Now consistency I can’t vouch for because, so far, I’ve had exactly one Bovine burger. But taste I can talk about.

When I ordered my burger, the very efficient and well appointed server didn’t ask how I would like it cooked. That’s a confident kitchen I thought. It surprisingly came well done which was fine with me (but wouldn’t be with everyone). I’m fine with well done as long as the beef remains juicy and this beef was very, very juicy.

The burger meat was lightly seasoned with salt and pepper with no other spices that I could decipher. I could detect the rich taste that aging brings to meat; there was a light char that added to the taste; and the fat content contributed to the moistness and the richness of the taste. It was, in short, a superb piece of ground meat.

As far as the rest of the burger was concerned, to me, the bun is not particularly important. It’s only the carrying case for the precious goods inside. It should be seen but barely tasted and Bovine’s barely does.

“It’s a house-made bun”, said Chef Bentley. “It’s like a brioche…less milk…less eggs. It’s a soft bun but when we toast it, it adds a nice crisp.”

I liked that the size of the bun was almost exactly the same diameter as the burger (I dislike undersized and despise oversized). I’m not big on sugar in my brioche dough but I presume that’s what most people want and the bread did have a light and fluffy texture. The toasting did add a flakiness to the crust but it also added some burn to the flavor.
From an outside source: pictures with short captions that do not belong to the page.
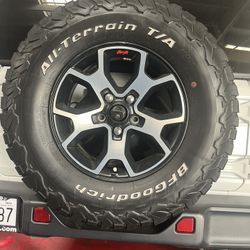 Jeep Wheels 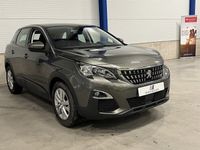 begagnad Peugeot 3008 1.2 130 HK PureTech Manuell / Leasebar / CarPla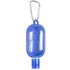 Antibakteerinen pyyhe Hydroalcoholic Gel Trikel, sininen liikelahja logopainatuksella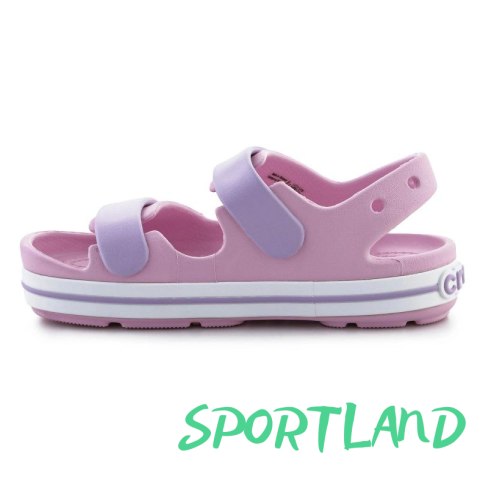 Sandały Crocs Crocband Cruiser Sandal Jr 209423-84I EU 34/35 Sandały Crocs Crocband Cruiser Sandal Jr 209423-84I EU 34/35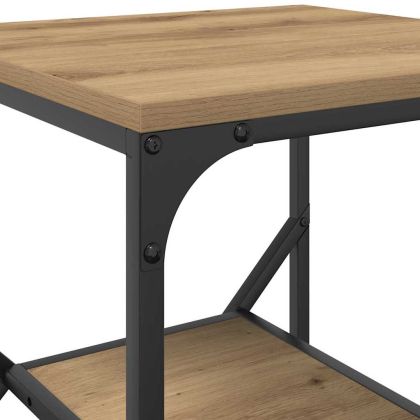 Странична маса Дъб 41 x 40 x 60 см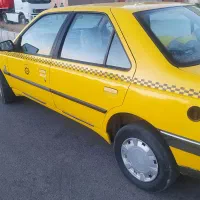 تاکسی 405 گردشی داخل شهر|خودرو سواری و وانت|قروه, |دیوار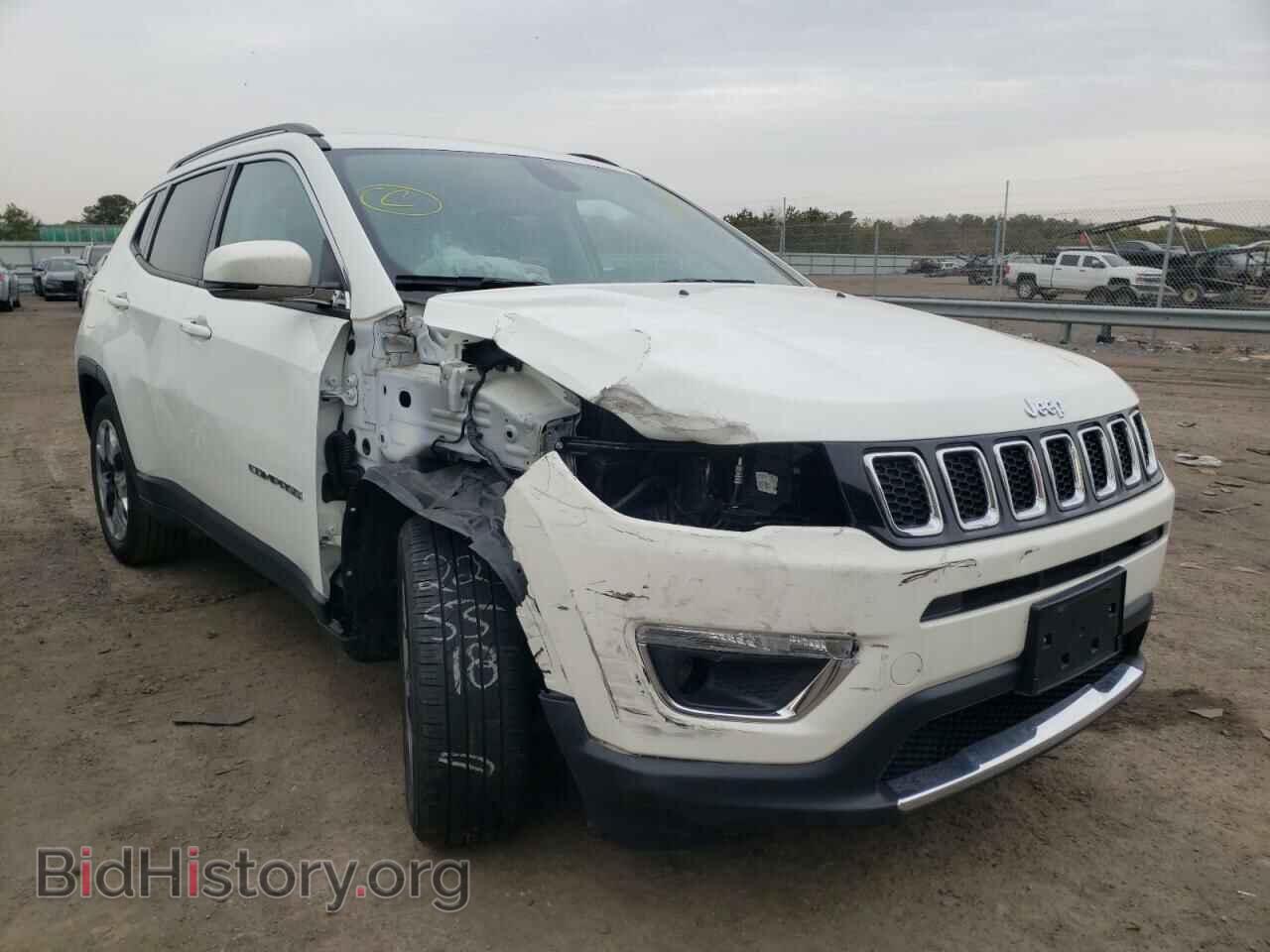 Photo 3C4NJCCB8LT187576 - JEEP COMPASS 2020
You will need a knife and fork before you get through the burger as the bun did fall apart about halfway through eating it. It was a nice sacrifice when you consider it was mostly because of those delicious meat juices.

As far as dressing the burger, Bovine has made a bold move by deciding that a burger is best with only cheddar (medium-aged I would guess) and caramelized onions (that came swimming in a wonderfully rich beef juice) and not listing any other possible add-ons on their menu.

“My wife likes her onions raw not fried”, I said to Chef Bentley. “Would the kitchen do that for her?”

“Of course”, said the chef.

“And if I wanted mustard?”

“No problem”, said the chef.

“And if someone wanted ketchup?”

“Well that I might suggest we put on the side”, he said with a bit of a smirk.

So back to that value proposition. Was my burger worth $390? Yes, it was. But that doesn’t mean I’m going to give up $100 burgers. Or even $50 burgers. It simply means that when I want a burger that’s very special, in a classy but relaxed environment, it will be at Bovine.

I’ll close with Paul Bentley’s words:

“You can enjoy Bovine at different levels. I want people to feel comfortable, if they’re just having a couple of cocktails and a few oysters at the bar, or sharing a couple of dishes, or experiencing what I hope is the best hamburger in town.”

Bovine is located at Canal #16 in San Miguel de Allende, Mexico. They are open for lunch and dinner Wednesday through Sunday. Dinner only on Tuesday. Closed on Monday.